We will use half of the task vectors as a known dictionary, and half of the vectors should not be used in the dictionary.

Fine-tuning Method:
- Technique: LoRA (Low-Rank Adaptation) will be used to generate task vectors efficiently.
- Parameters: `rank=32`, `alpha=32`, `learning_rate=2e-4`, `epochs=3`. These settings are known to produce effective adaptations on an RTX 3090 within a few hours per task.
- Output: Each fine-tuning run produces a LoRA adapter. The difference `(LoRA_weights - base_model_weights)` will be saved as a "micro-task vector" in our dictionary.

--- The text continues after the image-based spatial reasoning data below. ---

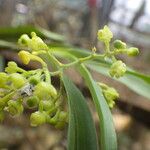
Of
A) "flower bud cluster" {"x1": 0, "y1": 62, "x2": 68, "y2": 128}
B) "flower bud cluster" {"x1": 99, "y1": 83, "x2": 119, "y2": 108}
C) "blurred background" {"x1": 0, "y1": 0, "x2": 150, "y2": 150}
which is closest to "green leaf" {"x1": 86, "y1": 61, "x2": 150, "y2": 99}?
"flower bud cluster" {"x1": 99, "y1": 83, "x2": 119, "y2": 108}

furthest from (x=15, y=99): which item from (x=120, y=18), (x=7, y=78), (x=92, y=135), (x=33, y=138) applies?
(x=120, y=18)

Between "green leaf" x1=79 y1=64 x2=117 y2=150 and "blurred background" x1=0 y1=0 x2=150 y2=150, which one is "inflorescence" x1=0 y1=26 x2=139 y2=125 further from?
"blurred background" x1=0 y1=0 x2=150 y2=150

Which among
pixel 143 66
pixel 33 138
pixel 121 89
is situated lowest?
pixel 33 138

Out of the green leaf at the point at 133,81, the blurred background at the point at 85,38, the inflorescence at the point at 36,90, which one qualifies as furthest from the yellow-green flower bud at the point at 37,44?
the blurred background at the point at 85,38

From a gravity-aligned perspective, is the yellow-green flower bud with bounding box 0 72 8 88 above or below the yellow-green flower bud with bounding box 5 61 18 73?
below

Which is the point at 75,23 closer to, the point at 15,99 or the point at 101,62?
the point at 101,62
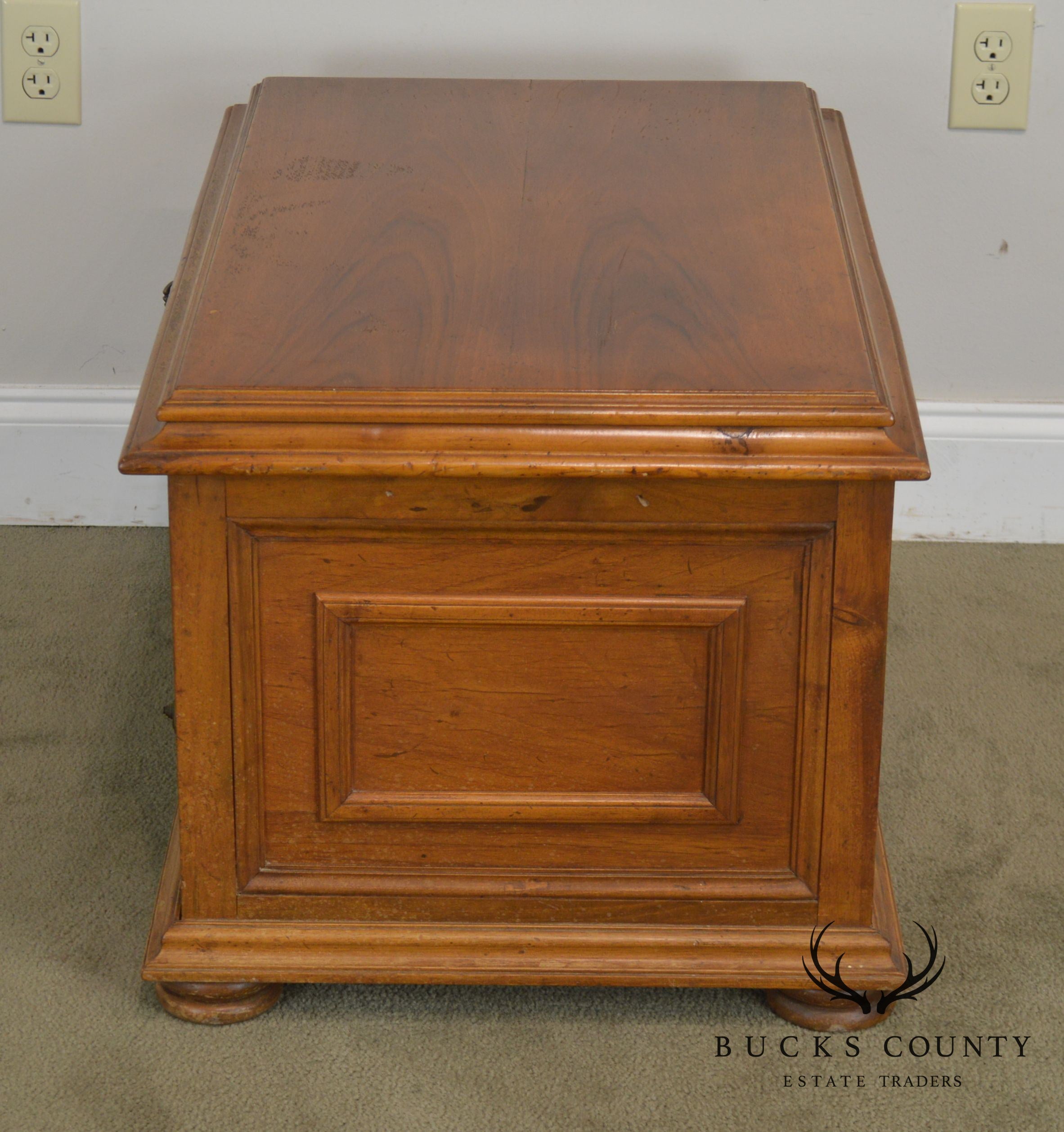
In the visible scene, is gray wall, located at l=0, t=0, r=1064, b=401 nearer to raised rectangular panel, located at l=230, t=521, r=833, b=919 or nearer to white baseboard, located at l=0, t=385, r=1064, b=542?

### Phase 2: Target Model Creation

Objective: Create a set of multi-skill models for decomposition.
Method: We will use different merging methods: TIES-merging/DARE/Task arithmetic (from `mergekit`) to combine from 2 to 5 randomly selected micro-task LoRAs from the dictionary created in Phase 1.
Groups:
- First group: models composed only from known vectors from the dictionary.
- Second group: models mixed from known and unknown task vectors.
- Third group: models only from unknown task vectors not from the dictionary.

Result: This process yields test models whose "ground truth" composition is known, providing a perfect testbed to validate our decomposition algorithm. The merged LoRA adapter represents the "target task vector" for analysis. With the second and the third group we can simulate close to real-world scenarios.

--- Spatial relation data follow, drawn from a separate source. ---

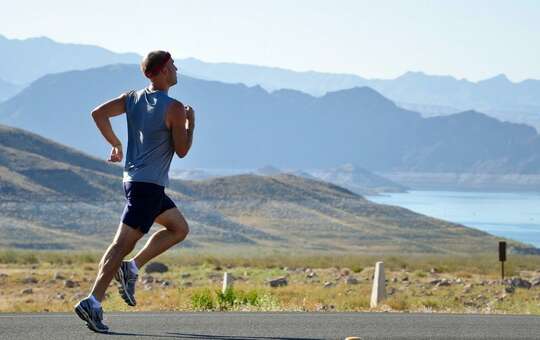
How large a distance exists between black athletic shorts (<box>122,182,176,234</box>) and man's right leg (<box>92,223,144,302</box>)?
0.05 meters

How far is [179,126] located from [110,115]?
0.67 metres

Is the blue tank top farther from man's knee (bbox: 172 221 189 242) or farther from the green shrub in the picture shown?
the green shrub


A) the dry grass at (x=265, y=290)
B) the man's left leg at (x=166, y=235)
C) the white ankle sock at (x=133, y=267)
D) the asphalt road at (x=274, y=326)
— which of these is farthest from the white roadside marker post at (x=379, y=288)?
the white ankle sock at (x=133, y=267)

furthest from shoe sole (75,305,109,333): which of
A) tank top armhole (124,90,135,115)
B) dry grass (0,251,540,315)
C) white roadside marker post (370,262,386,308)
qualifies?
white roadside marker post (370,262,386,308)

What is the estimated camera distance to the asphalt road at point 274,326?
30.8 ft

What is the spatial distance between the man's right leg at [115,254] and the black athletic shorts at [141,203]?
52 millimetres

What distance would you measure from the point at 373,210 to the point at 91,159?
2920 cm

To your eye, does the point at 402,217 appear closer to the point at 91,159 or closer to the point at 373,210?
the point at 373,210

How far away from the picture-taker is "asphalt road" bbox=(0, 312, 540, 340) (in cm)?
938

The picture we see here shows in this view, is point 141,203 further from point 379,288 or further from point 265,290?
point 265,290

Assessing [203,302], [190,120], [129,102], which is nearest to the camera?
[190,120]

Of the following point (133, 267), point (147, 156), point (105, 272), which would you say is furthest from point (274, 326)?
point (147, 156)

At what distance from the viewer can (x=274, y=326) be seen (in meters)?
10.2

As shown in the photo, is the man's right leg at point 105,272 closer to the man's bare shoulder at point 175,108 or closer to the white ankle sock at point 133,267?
the white ankle sock at point 133,267
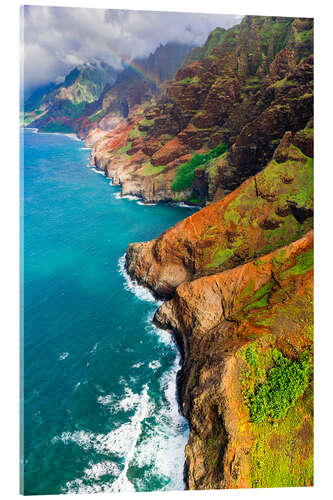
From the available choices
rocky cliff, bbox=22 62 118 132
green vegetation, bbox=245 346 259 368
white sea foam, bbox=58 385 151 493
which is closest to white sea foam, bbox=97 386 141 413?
white sea foam, bbox=58 385 151 493

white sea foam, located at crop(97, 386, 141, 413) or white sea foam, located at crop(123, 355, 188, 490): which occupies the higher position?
white sea foam, located at crop(97, 386, 141, 413)

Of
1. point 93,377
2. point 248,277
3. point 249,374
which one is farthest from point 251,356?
point 93,377

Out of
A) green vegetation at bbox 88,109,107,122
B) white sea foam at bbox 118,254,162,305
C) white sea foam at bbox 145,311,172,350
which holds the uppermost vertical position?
green vegetation at bbox 88,109,107,122

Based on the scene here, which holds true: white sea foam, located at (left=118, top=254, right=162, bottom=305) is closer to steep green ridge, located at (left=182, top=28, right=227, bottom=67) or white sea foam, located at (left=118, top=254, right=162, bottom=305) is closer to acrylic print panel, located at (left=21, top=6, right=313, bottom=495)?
acrylic print panel, located at (left=21, top=6, right=313, bottom=495)

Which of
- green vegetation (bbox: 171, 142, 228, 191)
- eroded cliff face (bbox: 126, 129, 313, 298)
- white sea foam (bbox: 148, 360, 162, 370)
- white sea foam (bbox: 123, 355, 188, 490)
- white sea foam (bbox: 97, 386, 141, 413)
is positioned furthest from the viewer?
green vegetation (bbox: 171, 142, 228, 191)

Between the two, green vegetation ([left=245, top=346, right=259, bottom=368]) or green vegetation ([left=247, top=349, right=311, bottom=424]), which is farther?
green vegetation ([left=245, top=346, right=259, bottom=368])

### Parse 3: Reducing Task Vectors Dimensionality

Objective: Make task vectors tractable for decomposition.
Algorithm:
1. Expand LoRA adapters to the base model weights space (ΔW).
2. Aggregate weight magnitutes |ΔW| across all adapters, for instance with `max`.
3. Get top-k weights per module (q, k, v, o and different layers) judging by aggregated |ΔW|.
4. Convert it to a binary mask.
5. Apply this mask for all task vectors and target vectors.

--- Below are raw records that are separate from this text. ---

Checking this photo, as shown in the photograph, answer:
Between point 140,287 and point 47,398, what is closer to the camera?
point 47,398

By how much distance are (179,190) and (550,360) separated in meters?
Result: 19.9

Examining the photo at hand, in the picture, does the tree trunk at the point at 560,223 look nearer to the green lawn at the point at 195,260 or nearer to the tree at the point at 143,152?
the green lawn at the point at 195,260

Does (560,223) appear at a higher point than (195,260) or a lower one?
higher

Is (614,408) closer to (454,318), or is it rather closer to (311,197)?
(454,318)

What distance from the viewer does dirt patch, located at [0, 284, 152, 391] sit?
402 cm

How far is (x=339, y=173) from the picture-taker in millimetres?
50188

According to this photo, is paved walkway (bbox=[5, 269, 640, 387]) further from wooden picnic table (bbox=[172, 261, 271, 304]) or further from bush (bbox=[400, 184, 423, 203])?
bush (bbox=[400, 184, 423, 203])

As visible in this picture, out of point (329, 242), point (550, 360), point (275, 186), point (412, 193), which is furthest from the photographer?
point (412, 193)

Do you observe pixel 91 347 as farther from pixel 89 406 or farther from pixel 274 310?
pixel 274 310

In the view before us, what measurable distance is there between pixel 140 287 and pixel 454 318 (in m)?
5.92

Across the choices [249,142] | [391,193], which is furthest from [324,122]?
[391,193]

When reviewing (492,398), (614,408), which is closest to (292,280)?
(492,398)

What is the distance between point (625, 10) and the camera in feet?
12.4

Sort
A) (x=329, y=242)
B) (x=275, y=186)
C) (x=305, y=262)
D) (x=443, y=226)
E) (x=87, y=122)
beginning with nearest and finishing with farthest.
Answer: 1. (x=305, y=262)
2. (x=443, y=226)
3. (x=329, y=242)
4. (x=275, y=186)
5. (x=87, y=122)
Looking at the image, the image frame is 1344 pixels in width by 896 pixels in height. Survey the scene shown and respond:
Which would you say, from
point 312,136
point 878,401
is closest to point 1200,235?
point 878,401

The whole process should be easily vectorized.

Result: Compressed task and target vectors. The desired size is around 100k parameters.


### Phase 4: Decomposition

Objective: Decompose the target task vectors using our proposed algorithm.
Algorithm: For each of the 30-40 target models:
1. Extract the target task vector (the difference between merged model weights and the base model)
2. As applying decomposition to all 4B parameters is infeasible, we will operate on a **per-layer basis** and only on the **non-zero parameters of the task vector**. Since LoRA vectors are inherently sparse, this is computationally tractable.
3. Apply different decomposition methods:
- LASSO
- Dot product
- Ridge regression
- Orthogonal Matching Pursuit
- NNLS
- Anything you can think of and anything extracted from the literature
4. Calculate the following metrics for the first and the second model groups (known and mixed vectors):
- Component precision
- Component recall
- Sparsity
- Number of perfect matches (when all extracted components are correct, calculate only for known vectors)
- Reconstruction error: 1 - max(0, cos(target, reconstruction))^2
5. For the third group (models composed only from unknown task vectors not from the dictionary) calculate:
- Sparsity
- Reconstruction error: 1 - max(0, cos(target, reconstruction))^2
- Semantic alignment between extracted and real task vectors.

Use the same fixed task vector dictionary and three groups of target models.

Result: This process yields comprehensive comparsions between different decompsotion methods in different conditions.